The Khor Virap is an Armenian monastery located in the Ararat plain in Armenia, near the closed border with Turkey, about 8 kilometres (5.0 mi) south of Artashat, Ararat Province, within the territory of ancient Artaxata.The monastery was host to a theological seminary and was the residence of Armenian Catholicos.
Khor Virap's notability as a monastery and pilgrimage site is attributed to the fact that Gregory the Illuminator was initially imprisoned here for about 14 years by King Tiridates III of Armenia. Saint Gregory subsequently became the king's religious mentor, and they led the proselytizing activity in the country. In the year 301, Armenia was the first country in the world to be declared a Christian nation.A chapel was initially built in 642 at the site of Khor Virap by Nerses III the Builder as a mark of veneration to Saint Gregory. Over the centuries, it was repeatedly rebuilt. In 1662, the larger chapel known as the "St. Astvatsatsin" (Holy Mother of God) was built around the ruins of the old chapel, the monastery, the refectory and the cells of the monks. Now, regular church services are held in this church. It is one of the most visited pilgrimage sites in Armenia.

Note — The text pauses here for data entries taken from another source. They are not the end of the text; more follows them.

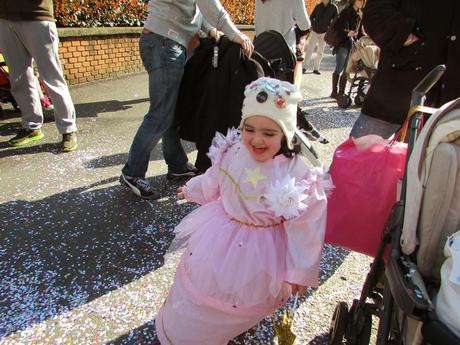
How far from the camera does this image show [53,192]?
293cm

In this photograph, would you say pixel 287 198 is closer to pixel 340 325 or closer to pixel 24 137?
pixel 340 325

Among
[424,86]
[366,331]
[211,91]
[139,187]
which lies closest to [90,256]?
[139,187]

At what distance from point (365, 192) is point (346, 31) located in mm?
5134

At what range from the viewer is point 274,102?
5.04ft

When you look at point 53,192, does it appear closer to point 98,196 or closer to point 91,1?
point 98,196

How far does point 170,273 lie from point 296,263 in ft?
3.12

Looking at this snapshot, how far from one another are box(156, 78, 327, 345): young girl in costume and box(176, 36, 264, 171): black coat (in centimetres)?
80

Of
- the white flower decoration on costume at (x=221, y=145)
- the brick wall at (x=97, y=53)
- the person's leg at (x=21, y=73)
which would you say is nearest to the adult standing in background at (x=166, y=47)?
the white flower decoration on costume at (x=221, y=145)

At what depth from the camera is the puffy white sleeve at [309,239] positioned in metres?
1.50

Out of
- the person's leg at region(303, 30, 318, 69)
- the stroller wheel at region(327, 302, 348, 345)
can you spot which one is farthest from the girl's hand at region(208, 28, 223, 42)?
the person's leg at region(303, 30, 318, 69)

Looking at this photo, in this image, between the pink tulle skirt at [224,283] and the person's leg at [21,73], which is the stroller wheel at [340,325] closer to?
the pink tulle skirt at [224,283]

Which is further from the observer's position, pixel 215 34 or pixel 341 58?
pixel 341 58

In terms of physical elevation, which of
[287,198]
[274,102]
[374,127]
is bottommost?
[287,198]

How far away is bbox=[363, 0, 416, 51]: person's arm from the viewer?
1921mm
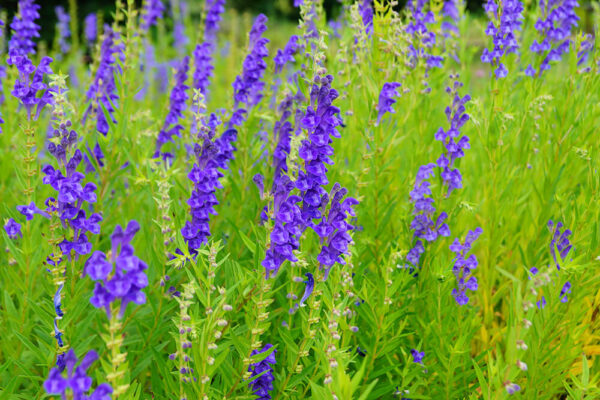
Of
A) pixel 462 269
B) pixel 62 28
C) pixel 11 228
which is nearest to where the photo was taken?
pixel 11 228

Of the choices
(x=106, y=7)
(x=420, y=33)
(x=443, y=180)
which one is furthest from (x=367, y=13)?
(x=106, y=7)

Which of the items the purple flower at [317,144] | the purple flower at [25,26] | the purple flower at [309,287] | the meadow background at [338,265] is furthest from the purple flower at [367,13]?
the purple flower at [25,26]

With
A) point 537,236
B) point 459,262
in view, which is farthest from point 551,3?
point 459,262

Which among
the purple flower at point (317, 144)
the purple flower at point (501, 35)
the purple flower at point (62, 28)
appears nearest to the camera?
the purple flower at point (317, 144)

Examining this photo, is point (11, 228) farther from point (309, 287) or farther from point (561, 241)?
point (561, 241)

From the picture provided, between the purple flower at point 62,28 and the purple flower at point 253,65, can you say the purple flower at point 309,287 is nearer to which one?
the purple flower at point 253,65

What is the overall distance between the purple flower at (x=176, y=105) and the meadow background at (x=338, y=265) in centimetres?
3

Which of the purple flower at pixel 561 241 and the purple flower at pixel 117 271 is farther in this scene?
the purple flower at pixel 561 241

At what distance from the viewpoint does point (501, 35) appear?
11.9ft

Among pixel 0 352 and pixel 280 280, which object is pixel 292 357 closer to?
pixel 280 280

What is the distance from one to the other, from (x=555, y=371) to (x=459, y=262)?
2.45 ft

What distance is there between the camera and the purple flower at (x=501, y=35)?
357 centimetres

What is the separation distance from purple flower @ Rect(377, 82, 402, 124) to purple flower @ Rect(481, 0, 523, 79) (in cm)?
72

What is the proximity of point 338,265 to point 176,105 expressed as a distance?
2.22 metres
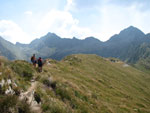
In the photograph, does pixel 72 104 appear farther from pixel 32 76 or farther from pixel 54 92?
pixel 32 76

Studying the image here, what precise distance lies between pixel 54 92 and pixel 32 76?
3631 millimetres

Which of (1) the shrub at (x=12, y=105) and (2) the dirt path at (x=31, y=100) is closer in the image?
(1) the shrub at (x=12, y=105)

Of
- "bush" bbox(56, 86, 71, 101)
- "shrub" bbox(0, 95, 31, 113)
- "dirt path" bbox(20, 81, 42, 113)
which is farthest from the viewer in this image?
"bush" bbox(56, 86, 71, 101)

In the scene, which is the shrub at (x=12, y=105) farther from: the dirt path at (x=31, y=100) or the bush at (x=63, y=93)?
the bush at (x=63, y=93)

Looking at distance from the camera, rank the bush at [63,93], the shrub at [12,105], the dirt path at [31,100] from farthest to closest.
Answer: the bush at [63,93], the dirt path at [31,100], the shrub at [12,105]

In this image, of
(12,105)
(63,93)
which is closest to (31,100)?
(12,105)

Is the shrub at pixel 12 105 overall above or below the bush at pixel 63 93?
above

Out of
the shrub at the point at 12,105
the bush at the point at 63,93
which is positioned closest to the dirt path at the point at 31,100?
the shrub at the point at 12,105

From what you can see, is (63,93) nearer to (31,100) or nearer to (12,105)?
(31,100)

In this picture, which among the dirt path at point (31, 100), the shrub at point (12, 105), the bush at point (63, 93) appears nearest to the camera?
the shrub at point (12, 105)

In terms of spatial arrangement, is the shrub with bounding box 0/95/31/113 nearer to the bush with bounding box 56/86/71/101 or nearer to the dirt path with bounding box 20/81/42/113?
the dirt path with bounding box 20/81/42/113

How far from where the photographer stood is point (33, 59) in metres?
25.0

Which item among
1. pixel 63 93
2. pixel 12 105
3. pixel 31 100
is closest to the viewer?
pixel 12 105

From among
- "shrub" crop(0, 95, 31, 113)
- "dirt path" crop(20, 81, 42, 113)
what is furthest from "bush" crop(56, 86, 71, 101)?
"shrub" crop(0, 95, 31, 113)
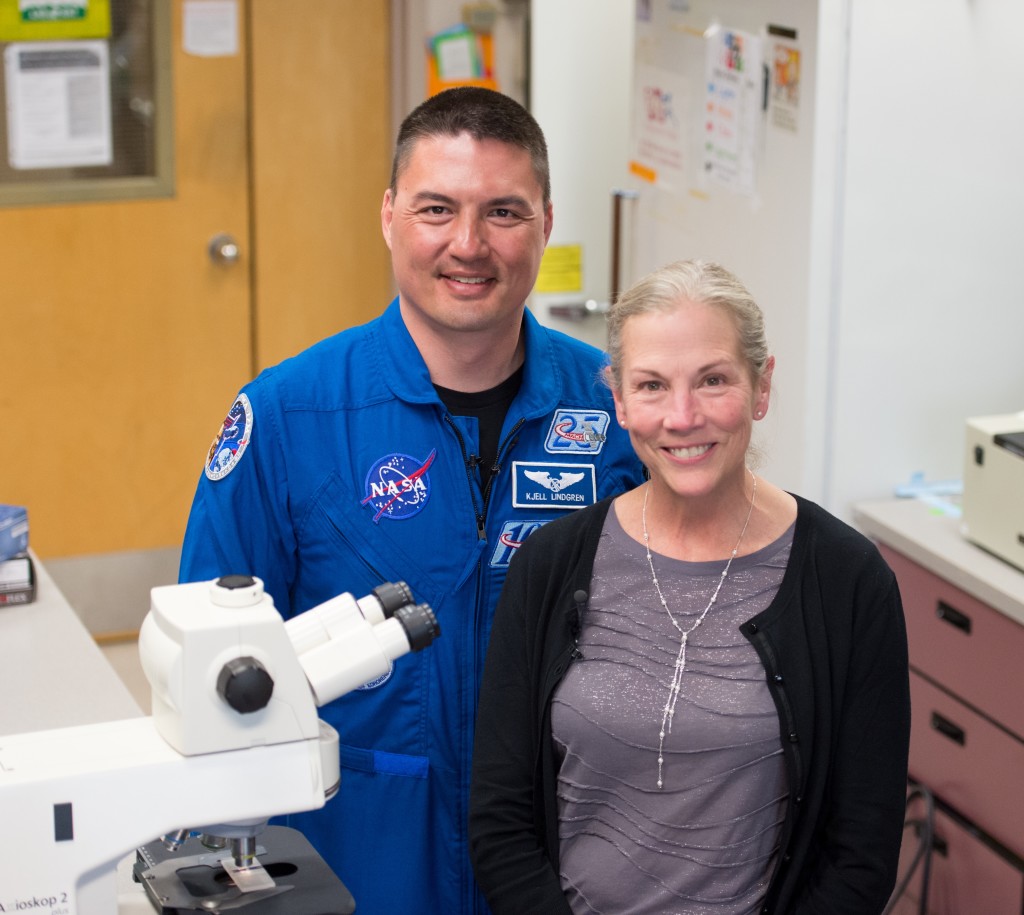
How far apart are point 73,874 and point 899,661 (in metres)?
0.87

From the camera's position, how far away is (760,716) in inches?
60.1

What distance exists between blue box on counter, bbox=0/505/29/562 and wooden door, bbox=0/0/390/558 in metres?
1.47

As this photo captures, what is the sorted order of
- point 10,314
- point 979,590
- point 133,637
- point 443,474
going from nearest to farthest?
point 443,474 → point 979,590 → point 10,314 → point 133,637

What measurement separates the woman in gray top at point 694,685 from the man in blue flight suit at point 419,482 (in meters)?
0.17

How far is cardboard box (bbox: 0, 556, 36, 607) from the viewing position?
100 inches

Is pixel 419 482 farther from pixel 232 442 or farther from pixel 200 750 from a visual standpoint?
pixel 200 750

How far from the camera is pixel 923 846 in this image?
9.16 ft

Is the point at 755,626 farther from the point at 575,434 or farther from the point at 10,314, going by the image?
the point at 10,314

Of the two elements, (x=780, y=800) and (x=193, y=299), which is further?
(x=193, y=299)

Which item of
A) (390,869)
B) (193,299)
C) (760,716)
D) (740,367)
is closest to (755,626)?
(760,716)

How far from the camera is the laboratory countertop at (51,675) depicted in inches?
84.9

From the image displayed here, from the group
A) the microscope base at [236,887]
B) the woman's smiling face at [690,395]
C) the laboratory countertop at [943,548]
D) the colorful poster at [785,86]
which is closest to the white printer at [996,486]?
the laboratory countertop at [943,548]

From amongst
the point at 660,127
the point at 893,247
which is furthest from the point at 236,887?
the point at 660,127

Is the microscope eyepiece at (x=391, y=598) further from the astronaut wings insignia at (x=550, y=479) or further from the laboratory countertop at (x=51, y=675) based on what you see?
the laboratory countertop at (x=51, y=675)
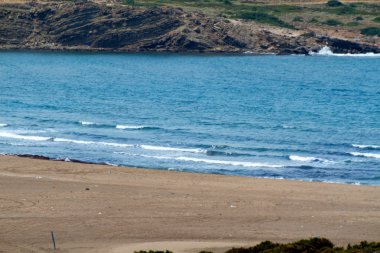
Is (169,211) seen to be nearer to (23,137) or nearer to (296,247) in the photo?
(296,247)

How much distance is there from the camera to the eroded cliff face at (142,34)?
368 feet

Khor Virap is located on a hillock in Pokr Vedi; the village is 4 kilometres (2.5 mi) from the main highway. Yerevan, the capital and largest city of Armenia, is 30 kilometres (19 mi) to the north. It is situated about 100 metres (330 ft) away from the closed Turkish-Armenian border (sealed by barbed wire fencing) and defended by Russian military establishments that guard the troubled border zone.
The monastery is surrounded by green pasture lands and vineyards within the Ararat plain and is in view of Mount Ararat. The Arax (or Arakas) River flows close by, and the monastery is opposite of Aralık, Turkey.
The Nerses chapel, built in the 5th century around the famous pit, was of white limestone.Though plain in appearance, a monastery was built around a large enclosure that surrounds the ruins of the old chapel. This church has a twelve sided tholobate and dome and is dedicated to S. Astvatsatsin. The altar pulpit is well decorated.Though most Armenian churches have an east–west orientation, placing the altar at the east end, St. Gevorg Chapel is oriented northwest–southeast.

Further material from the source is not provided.